All things considered, my planning system hasn’t changed all that much in the switch to a TN; the spreads are still very similar to my bujo spreads, and my daily pages still use my version of the bullet journal key:
🕒 a simple clock for events (I just draw a circle and the clock hands at 3 o’clock; there isn’t a matching keyboard symbol so I put the clock emoji here instead)
☐ empty checkbox for priority tasks (drawn with a stencil because I’m extra like that)
🗹 checked box for completed priority tasks
• dot for all other tasks
✔ check for completed tasks
> arrow for tasks “migrated” (moved) to another day
\ slash for tasks in progress
My traveler’s notebook cover is from Webster’s Pages; it’s made of PU leather (artificial) and already proving itself much more durable than my past notebooks. Which is definitely important to me since I took my bujo just about everywhere and pulled it out multiple times per day!
Currently I only have two notebooks (“inserts”) in my traveler’s notebook; I’ve abandoned both my analog blog planners in favor of exclusively using the spreadsheet, and I don’t really have anything else I need to keep track of. As for why I’ve split monthly and weekly/daily spreads into two notebooks: a) for me it’s easier to mark one page in each notebook to refer to, rather than flipping back and forth in a single notebook; and b) I have different preferences for the two different kinds of spreads.
My dot grid insert is from ElrohirLeather on Etsy; I ordered a 3-pack of the Cahier / wide size in cream parchment. The color and texture of the pages is lovely, and the paper is thick enough to minimize ghosting. Since I’m trying a new layout I’ve only set up the cover page and my July overview. I’ve gone back to the original monthly setup — listing the dates down the page instead of drawing out boxes for each day — since it gives me more space to write and plan, and it doubles as date labels for the habit tracker on the facing page; both of these follow layouts that appear repeatedly in my bullet journals.
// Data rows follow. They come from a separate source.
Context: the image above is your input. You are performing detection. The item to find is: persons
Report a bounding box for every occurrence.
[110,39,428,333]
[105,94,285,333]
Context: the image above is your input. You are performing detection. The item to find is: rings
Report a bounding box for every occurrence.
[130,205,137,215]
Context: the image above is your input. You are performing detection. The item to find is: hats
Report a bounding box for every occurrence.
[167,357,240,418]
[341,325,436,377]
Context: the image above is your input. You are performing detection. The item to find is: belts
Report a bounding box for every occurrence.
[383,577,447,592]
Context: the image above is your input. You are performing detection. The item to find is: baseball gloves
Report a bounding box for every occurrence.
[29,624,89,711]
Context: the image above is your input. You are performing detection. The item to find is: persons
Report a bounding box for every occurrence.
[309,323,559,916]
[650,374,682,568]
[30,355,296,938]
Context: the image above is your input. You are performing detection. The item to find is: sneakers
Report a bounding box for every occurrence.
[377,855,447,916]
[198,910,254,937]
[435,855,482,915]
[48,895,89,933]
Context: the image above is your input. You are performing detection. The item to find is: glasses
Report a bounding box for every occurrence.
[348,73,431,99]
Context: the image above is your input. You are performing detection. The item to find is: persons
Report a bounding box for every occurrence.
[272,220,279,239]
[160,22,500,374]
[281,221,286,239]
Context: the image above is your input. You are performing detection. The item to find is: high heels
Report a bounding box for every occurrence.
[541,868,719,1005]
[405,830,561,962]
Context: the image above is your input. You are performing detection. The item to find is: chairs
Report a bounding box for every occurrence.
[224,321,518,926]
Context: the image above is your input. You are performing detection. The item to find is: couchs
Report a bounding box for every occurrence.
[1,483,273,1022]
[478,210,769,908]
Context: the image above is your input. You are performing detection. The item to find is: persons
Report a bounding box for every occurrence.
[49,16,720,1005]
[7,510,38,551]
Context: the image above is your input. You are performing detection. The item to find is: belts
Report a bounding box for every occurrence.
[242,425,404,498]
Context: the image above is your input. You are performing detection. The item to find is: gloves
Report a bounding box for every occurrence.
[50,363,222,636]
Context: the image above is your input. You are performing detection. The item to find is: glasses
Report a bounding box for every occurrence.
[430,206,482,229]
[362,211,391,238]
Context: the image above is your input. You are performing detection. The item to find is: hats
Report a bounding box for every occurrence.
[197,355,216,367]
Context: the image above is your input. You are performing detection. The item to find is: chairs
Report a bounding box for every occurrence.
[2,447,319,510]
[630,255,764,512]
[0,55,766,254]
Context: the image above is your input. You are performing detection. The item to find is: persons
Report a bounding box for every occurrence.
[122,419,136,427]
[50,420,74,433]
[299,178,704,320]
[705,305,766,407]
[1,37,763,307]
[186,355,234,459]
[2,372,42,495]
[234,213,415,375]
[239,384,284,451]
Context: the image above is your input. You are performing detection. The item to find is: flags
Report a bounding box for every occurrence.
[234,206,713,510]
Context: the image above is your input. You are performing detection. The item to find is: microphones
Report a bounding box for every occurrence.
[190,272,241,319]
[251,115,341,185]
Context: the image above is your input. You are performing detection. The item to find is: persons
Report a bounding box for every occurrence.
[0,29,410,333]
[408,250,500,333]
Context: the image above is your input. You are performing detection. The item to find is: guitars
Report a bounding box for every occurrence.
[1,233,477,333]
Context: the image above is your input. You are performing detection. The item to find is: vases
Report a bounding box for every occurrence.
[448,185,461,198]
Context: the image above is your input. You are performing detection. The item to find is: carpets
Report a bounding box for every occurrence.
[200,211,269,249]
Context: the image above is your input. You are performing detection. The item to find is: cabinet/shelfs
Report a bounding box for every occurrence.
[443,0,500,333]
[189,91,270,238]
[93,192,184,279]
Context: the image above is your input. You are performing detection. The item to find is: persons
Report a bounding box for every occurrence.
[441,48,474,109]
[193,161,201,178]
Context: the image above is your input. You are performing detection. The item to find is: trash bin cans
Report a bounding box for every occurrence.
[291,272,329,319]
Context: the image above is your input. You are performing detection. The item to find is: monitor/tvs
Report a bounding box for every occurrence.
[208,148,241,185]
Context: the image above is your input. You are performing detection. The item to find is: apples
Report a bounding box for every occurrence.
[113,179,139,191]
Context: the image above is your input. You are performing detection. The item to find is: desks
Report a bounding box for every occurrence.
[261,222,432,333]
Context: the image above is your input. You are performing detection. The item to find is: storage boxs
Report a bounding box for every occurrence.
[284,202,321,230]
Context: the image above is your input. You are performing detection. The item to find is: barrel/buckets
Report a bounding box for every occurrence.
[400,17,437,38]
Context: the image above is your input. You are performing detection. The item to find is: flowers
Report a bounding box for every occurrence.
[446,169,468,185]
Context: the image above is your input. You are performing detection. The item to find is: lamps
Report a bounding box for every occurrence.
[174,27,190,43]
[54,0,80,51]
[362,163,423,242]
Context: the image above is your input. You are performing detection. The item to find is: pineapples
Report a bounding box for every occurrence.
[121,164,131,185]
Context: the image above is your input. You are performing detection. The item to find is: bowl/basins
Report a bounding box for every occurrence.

Although my grid notebook annoyed me when creating more visual spreads because I needed my lines to be perfectly aligned with the guide lines, those same lines were helpful in keeping my writing neat. (Once my mom described my handwriting as “so neat that every imperfection [such as when my letters don’t sit neatly on the line, whether said line is visible or not] stands out.”) So I’m using a softcover XL Moleskine for weekly and daily spreads, since I don’t need horizontal spacing guides for these simple layouts. My weekly spreads are for tracking events and deadlines, as well as meal planning (Breakfast / Lunch / Dinner); the daily spreads are literally just to-do lists. #EveryDayIsGYSTDay
As with all planning systems, of course, the TN only works if I actually use it. So I haven’t bothered with much embellishment, going back to basics to get comfortable with the system and make using it a habit. That said, I’m sure as my needs and preferences change over time, it will too.
(For those who noticed that I’m posting for the second day in a row, don’t get too excited / annoyed, I’m not switching to posting daily! My July blog schedule is a little wonky due to a couple of blog tours and my BE Summer host dates, but for the most part I’ll still be posting every other day.)
Do you use any kind of planner, whether pre-printed, bullet journal, traveler’s notebook, Filofax, discbound, or something else? Does embellishment / decoration encourage or discourage you from sticking with it? What’s worked best for you?